Все новости
Культура
5 Февраля 2014, 15:20

Апостол добра и красоты

Люблю я самое простое — землю. И на ней человека, говорил Александр Бурзянцев

«Живопись — занятие для слепцов, — несколько парадоксально заявлял мэтр Пабло Пикассо, — художник рисует не то, что видит, а то, что чувствует». Думается, признанный мастер утвердился бы в своем мнении, заглянув на выставку классика башкирской живописи Александра Бурзянцева. Кажется, что художник непостижимым образом сохранил в себе незамутненное восприятие жизни, свойственное ребенку, проснувшемуся на рассвете. И увидевшему мир в его непотускневших, ясных красках. Светлый и непорочный, как в первый день творения, когда на земле жили простодушные люди и в буйных зарослях бродили добрые звери, которым еще не даны были имена. Это свойственное импрессионистам выплескивание на полотно чистых, без полутонов и оттенков бурное многоцветие красок, скорее, действительно ощущается, нежели видится.
============================================================
Задание:
Продолжите заметку о выставке Александра Бурзянцева, начав сразу после ее последнего предложения. Приведенный ниже материал для работы не понадобится.

Фрагмент набора данных:
============================================================
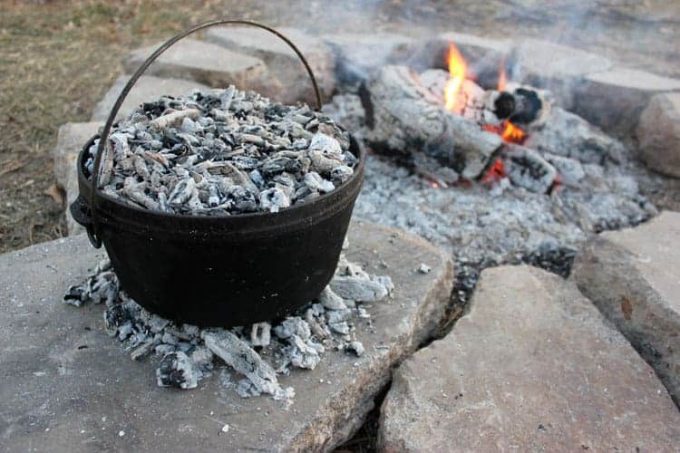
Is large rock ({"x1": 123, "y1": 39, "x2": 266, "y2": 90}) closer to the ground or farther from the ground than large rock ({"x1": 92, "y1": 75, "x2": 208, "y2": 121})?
============================================================
Правильный ответ:
И тогда на полотне в ворохе спутанной темной зелени царственно расправляют сиреневые крылья— лепестки утонченные ирисы («Ирисы»). В розовом половодье нежных цветов тонут мелкие деревянные домишки, пропитанные свежими ароматами начала весны. Изумленно глядящие на свет промытыми, глубокими глазами— окошками. И клубятся над старенькой пузатой церквушкой лиловые вспухающие тучи, готовые пролиться мелким незлым дождиком, после которого обязательно раскинет хрупкие коромысла туманная радуга («Усадьба Есениных»).
Домашняя «Третьяковка»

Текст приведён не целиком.